▶ **Problem to work on**: Every line from the one containing "Considering what is" to the final line of the material below must be reproduced exactly; leave out all other lines.
------ Working data ------
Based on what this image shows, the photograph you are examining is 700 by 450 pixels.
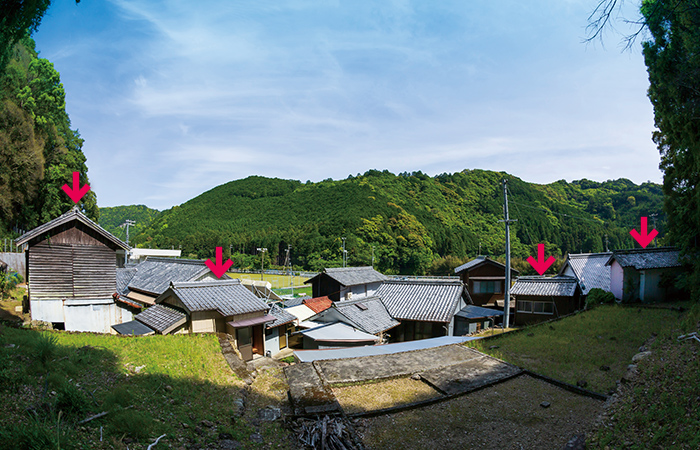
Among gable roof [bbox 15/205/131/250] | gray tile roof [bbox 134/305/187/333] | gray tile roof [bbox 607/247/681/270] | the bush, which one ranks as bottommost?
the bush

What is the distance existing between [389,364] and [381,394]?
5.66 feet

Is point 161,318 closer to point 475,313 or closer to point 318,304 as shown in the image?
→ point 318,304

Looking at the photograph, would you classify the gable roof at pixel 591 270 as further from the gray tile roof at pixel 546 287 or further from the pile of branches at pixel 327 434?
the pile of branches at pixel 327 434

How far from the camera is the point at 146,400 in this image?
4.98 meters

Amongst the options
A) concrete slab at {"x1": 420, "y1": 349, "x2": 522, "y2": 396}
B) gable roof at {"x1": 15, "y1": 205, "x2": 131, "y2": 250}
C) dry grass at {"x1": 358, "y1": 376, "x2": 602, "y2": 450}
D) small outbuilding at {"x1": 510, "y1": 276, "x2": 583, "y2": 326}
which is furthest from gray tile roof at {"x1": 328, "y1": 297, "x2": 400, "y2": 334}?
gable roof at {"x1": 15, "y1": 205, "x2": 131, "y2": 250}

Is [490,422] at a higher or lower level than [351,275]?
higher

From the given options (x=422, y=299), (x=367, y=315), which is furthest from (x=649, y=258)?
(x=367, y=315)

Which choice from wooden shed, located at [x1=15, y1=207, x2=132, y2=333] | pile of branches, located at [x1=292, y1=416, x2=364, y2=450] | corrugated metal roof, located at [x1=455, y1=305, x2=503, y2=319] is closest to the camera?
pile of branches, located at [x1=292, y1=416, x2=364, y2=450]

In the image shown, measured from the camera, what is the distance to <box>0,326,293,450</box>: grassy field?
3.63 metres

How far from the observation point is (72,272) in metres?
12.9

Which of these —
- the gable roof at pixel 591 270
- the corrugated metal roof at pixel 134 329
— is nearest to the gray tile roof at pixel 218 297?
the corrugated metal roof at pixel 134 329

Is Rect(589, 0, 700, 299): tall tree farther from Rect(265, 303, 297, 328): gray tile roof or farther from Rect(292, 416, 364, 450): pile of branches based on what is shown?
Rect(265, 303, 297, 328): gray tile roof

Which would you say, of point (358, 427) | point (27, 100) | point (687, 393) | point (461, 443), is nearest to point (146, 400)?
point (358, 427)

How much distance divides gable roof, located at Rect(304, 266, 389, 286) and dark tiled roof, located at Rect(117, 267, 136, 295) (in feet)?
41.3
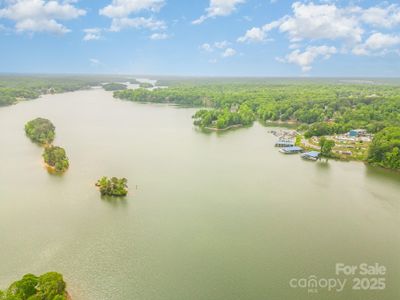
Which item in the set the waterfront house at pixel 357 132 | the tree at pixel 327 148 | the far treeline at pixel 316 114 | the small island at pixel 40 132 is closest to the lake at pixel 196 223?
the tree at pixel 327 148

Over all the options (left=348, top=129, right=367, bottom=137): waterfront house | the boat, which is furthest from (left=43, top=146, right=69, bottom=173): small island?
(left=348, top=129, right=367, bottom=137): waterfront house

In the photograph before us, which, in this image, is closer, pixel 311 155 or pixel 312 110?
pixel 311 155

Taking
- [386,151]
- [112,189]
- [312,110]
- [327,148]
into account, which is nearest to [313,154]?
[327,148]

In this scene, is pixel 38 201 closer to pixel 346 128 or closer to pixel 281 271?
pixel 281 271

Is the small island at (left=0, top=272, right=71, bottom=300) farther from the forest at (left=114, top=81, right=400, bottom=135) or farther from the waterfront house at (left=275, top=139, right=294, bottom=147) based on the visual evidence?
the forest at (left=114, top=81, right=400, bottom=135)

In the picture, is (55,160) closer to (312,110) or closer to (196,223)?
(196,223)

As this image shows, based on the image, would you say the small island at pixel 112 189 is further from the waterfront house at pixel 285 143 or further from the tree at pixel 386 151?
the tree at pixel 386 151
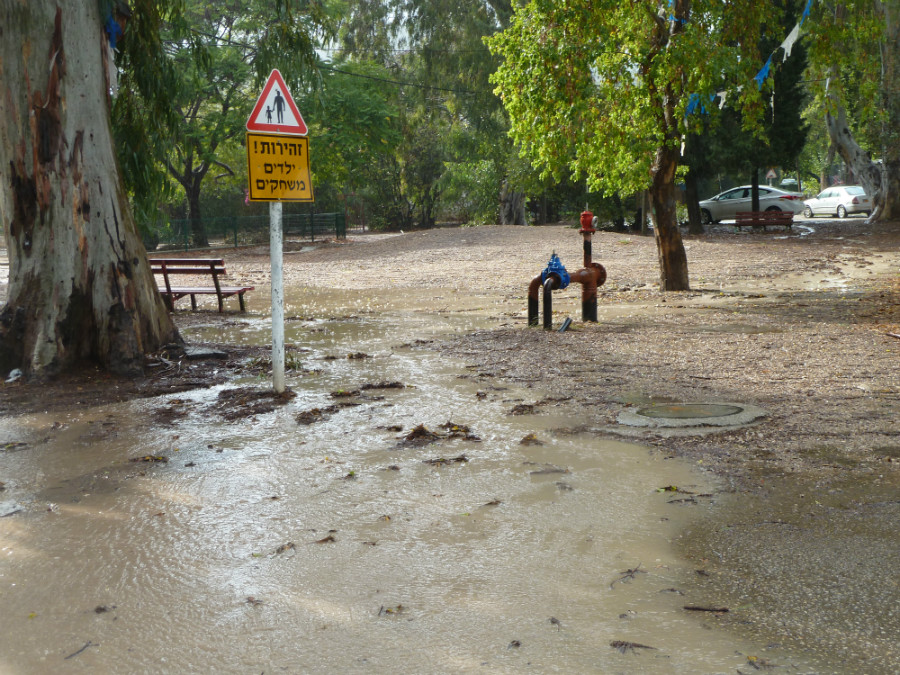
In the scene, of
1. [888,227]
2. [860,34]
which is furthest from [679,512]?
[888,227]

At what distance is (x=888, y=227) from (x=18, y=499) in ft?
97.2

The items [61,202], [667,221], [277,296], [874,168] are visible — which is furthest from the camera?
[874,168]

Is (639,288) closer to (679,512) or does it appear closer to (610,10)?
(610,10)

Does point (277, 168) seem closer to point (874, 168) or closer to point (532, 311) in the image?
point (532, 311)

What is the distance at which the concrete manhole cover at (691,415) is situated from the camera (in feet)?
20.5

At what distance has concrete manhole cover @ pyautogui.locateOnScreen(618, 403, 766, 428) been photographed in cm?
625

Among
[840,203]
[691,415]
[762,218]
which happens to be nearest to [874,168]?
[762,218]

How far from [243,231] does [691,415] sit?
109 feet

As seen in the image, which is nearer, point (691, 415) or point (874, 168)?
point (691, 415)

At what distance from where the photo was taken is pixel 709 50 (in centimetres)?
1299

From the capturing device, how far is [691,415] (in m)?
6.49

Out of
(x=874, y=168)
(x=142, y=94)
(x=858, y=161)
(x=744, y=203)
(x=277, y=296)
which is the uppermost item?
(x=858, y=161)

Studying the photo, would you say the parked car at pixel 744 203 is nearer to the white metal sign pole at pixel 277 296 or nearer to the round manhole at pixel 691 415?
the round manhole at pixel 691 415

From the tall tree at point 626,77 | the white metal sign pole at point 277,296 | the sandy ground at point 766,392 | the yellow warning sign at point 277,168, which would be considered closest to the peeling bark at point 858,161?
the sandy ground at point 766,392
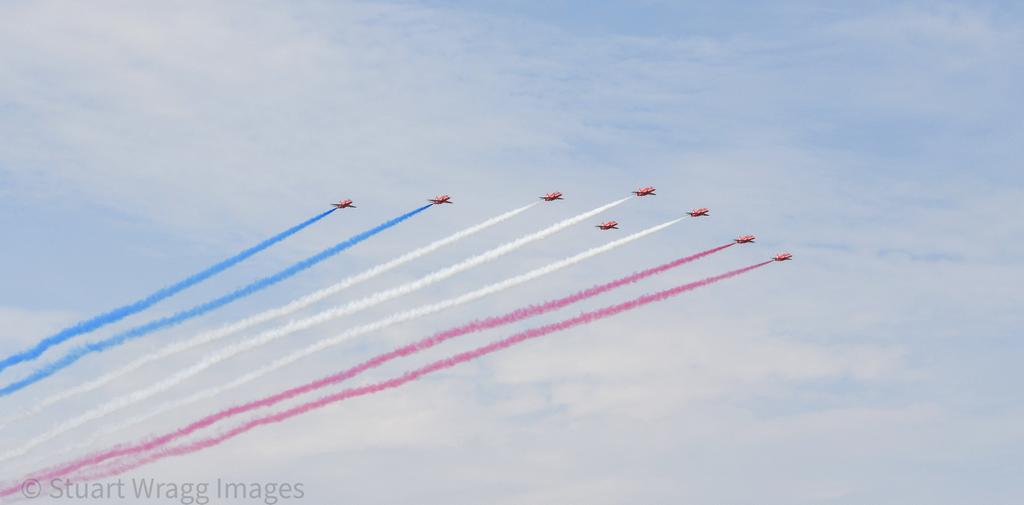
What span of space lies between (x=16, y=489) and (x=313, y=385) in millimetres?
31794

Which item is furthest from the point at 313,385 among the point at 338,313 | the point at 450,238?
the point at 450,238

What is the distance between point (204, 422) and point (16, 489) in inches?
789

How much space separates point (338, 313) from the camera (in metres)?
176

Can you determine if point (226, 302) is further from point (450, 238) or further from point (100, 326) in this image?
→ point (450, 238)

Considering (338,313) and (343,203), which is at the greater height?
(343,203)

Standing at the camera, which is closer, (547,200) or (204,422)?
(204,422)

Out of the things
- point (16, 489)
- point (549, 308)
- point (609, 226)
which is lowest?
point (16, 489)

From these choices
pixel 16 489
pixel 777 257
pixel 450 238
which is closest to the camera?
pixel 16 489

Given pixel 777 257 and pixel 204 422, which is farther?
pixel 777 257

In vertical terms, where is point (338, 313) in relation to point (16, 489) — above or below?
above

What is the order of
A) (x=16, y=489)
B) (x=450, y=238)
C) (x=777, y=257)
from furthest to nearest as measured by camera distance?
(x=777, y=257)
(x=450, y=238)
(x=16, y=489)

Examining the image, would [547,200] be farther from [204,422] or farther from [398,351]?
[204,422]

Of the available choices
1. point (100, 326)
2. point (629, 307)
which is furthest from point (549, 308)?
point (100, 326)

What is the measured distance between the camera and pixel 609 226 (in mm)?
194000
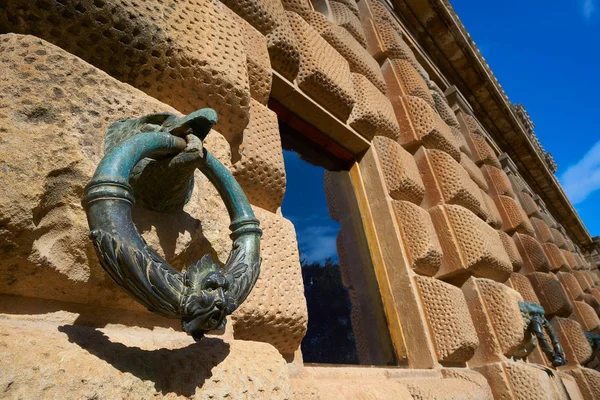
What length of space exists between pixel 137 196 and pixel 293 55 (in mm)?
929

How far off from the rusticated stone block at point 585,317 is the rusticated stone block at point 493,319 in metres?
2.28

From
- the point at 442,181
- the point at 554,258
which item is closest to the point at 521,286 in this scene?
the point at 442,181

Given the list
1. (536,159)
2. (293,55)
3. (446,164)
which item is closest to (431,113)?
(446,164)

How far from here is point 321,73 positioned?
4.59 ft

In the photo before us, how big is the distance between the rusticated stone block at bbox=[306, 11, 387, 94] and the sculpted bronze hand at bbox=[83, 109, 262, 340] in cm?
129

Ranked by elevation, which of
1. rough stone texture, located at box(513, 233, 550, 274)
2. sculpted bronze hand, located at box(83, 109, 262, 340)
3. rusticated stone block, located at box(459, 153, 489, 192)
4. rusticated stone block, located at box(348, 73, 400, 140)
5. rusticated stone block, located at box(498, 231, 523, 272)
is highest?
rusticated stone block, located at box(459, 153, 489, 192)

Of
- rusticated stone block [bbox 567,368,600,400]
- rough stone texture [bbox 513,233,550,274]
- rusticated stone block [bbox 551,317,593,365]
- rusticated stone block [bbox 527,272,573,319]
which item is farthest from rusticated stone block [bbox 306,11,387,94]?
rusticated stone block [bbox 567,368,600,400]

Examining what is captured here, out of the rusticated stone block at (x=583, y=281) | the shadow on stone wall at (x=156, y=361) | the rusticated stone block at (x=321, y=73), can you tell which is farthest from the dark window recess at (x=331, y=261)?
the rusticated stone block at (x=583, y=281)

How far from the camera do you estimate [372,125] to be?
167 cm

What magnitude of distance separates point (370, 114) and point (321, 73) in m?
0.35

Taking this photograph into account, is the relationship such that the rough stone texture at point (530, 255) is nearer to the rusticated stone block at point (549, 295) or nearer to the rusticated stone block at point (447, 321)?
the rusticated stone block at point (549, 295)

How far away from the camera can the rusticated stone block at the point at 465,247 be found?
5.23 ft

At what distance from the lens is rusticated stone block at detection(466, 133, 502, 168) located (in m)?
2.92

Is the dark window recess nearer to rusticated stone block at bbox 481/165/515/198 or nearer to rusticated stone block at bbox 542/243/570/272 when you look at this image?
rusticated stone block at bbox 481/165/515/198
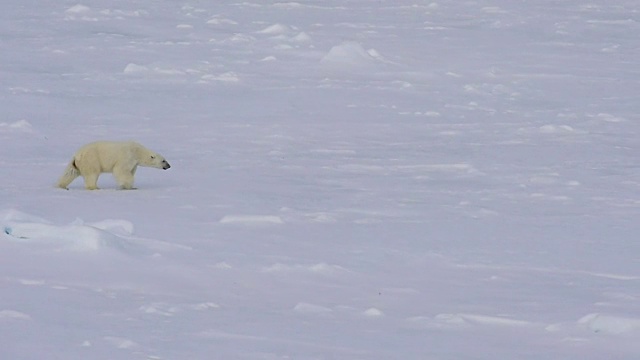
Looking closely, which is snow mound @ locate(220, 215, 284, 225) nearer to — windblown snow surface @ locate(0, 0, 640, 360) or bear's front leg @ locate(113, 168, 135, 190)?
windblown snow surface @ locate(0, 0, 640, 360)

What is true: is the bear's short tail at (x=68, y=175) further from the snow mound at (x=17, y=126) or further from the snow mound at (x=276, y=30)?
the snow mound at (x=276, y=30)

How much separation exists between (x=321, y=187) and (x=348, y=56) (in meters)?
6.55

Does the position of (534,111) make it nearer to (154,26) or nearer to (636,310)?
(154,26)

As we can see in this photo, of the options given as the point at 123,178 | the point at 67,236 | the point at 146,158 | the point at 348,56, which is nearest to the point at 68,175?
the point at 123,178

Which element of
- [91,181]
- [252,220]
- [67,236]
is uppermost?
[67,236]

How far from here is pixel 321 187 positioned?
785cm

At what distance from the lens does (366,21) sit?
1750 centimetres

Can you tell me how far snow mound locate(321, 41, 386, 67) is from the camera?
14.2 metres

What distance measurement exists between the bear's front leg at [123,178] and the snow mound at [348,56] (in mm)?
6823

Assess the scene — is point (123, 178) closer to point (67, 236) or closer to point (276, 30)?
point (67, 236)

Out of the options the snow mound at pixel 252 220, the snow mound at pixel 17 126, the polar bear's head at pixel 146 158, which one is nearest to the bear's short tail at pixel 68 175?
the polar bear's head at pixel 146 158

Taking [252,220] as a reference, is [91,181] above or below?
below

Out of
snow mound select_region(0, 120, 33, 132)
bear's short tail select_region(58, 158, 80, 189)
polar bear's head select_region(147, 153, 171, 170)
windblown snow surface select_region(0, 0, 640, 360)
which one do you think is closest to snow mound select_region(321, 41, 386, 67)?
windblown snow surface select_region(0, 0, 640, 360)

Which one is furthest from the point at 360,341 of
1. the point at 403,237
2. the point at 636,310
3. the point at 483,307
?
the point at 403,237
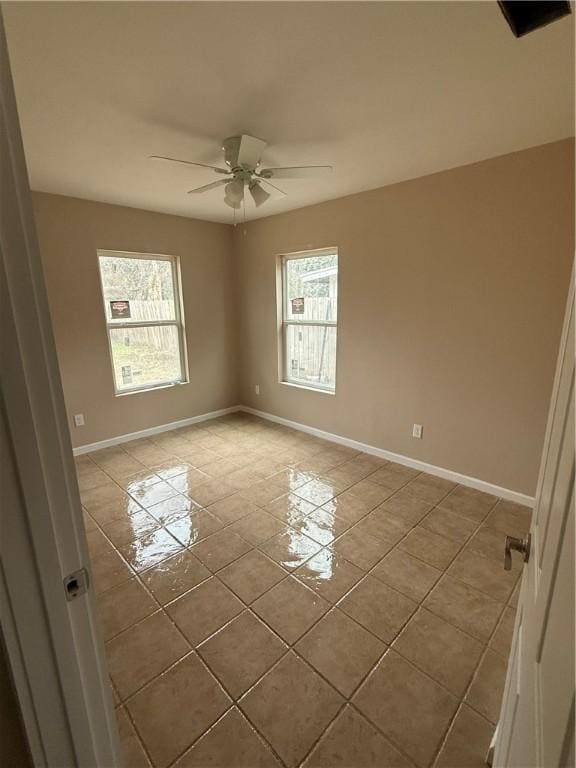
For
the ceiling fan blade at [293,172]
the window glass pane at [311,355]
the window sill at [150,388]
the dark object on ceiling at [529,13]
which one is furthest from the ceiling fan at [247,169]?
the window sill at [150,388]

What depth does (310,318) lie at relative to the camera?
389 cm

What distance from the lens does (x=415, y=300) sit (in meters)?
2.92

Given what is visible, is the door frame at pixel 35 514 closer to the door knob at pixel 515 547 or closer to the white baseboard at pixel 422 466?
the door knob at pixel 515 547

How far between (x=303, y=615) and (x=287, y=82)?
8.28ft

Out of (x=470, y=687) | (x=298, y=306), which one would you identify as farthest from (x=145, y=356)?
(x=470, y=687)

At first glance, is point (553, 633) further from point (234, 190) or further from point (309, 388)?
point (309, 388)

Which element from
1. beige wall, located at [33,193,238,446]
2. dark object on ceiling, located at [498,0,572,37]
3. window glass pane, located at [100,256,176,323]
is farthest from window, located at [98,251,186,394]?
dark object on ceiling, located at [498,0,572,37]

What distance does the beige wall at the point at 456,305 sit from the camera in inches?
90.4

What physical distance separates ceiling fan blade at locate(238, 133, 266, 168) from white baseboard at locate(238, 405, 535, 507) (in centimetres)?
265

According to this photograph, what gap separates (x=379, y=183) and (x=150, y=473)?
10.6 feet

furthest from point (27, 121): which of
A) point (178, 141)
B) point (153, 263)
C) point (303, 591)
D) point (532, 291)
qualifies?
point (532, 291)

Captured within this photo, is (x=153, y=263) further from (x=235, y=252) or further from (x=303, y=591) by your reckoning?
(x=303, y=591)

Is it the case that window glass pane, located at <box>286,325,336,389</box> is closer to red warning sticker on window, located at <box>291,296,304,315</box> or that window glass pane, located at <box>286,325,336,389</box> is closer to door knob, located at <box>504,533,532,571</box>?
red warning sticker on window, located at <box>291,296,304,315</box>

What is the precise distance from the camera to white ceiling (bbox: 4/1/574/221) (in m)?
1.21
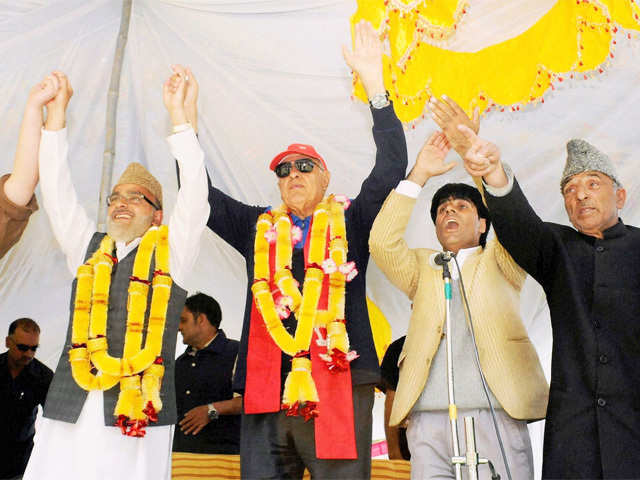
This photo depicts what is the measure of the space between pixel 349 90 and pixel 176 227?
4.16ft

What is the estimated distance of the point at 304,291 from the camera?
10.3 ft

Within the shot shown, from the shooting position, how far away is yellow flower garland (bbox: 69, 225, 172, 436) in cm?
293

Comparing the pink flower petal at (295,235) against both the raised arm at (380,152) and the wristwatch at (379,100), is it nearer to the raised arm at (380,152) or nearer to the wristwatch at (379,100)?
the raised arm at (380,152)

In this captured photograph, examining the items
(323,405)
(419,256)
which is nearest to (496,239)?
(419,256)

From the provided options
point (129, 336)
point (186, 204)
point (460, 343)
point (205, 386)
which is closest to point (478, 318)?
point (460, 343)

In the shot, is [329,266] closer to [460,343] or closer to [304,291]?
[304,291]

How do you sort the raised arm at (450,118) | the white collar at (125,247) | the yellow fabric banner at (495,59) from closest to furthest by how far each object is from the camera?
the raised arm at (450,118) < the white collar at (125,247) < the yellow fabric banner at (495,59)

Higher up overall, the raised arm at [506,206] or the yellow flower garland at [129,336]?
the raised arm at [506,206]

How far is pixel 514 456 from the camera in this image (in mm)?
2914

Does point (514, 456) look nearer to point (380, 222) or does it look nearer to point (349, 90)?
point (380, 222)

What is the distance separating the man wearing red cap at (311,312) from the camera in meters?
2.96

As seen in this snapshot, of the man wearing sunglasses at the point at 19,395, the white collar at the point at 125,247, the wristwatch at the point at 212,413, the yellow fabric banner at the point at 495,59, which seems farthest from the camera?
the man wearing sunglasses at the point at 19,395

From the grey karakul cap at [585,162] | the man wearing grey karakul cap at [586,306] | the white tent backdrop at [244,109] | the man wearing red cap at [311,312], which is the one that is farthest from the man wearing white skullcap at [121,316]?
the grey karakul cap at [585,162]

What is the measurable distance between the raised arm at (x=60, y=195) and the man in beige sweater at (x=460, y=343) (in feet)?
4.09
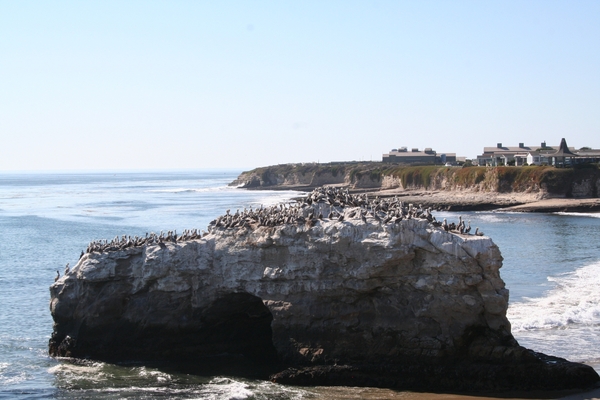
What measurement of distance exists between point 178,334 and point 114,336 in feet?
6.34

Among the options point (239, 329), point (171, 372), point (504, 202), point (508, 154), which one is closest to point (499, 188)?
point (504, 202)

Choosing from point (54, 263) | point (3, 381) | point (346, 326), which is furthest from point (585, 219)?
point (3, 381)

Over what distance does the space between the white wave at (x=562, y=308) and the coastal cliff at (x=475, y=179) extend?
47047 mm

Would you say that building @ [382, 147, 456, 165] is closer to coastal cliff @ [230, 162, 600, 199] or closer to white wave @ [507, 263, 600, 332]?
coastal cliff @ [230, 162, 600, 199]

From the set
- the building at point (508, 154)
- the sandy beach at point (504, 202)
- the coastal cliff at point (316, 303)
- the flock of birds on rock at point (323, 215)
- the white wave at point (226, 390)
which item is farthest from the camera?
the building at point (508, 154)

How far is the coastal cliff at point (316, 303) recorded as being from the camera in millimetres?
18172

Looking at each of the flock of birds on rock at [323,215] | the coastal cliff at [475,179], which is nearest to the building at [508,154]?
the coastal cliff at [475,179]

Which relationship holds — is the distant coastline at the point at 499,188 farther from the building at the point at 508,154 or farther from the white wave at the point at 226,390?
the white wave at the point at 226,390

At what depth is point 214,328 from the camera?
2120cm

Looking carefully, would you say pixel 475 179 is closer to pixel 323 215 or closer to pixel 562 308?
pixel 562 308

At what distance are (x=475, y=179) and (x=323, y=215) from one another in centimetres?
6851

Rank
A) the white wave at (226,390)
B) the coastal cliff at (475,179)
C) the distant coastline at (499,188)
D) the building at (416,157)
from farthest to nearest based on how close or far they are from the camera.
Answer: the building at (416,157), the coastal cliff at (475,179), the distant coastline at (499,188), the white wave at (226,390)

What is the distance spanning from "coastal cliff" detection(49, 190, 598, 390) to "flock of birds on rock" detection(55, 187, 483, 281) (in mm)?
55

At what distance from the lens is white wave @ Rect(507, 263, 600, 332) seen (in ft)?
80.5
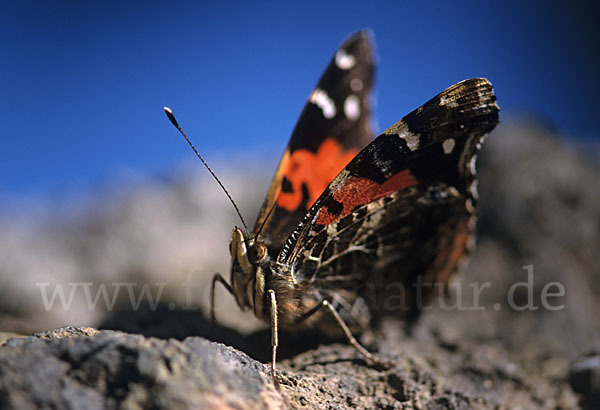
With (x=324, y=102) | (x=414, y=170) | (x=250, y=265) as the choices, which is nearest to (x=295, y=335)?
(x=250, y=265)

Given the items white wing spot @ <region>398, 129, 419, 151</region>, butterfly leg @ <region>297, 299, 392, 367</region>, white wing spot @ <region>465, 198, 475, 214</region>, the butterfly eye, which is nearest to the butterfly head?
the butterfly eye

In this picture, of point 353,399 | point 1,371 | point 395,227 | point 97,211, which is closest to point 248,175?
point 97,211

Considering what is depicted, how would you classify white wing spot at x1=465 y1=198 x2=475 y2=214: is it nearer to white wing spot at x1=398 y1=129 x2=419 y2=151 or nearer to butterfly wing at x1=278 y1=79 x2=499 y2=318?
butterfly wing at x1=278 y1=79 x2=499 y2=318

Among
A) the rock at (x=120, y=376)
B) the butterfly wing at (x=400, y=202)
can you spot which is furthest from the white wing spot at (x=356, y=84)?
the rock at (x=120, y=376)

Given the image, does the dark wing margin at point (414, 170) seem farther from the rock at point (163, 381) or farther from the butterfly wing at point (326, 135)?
------
▶ **Task answer**:
Considering what is depicted, how would you classify white wing spot at x1=465 y1=198 x2=475 y2=214: is it nearer to white wing spot at x1=398 y1=129 x2=419 y2=151 or nearer to butterfly wing at x1=278 y1=79 x2=499 y2=318?
butterfly wing at x1=278 y1=79 x2=499 y2=318

Among
A) the rock at (x=120, y=376)
B) the butterfly wing at (x=400, y=202)
can you spot which is furthest from the white wing spot at (x=356, y=84)?
the rock at (x=120, y=376)

Given the image, does the dark wing margin at point (414, 170) seem farther from the rock at point (163, 381) or farther from the butterfly wing at point (326, 135)?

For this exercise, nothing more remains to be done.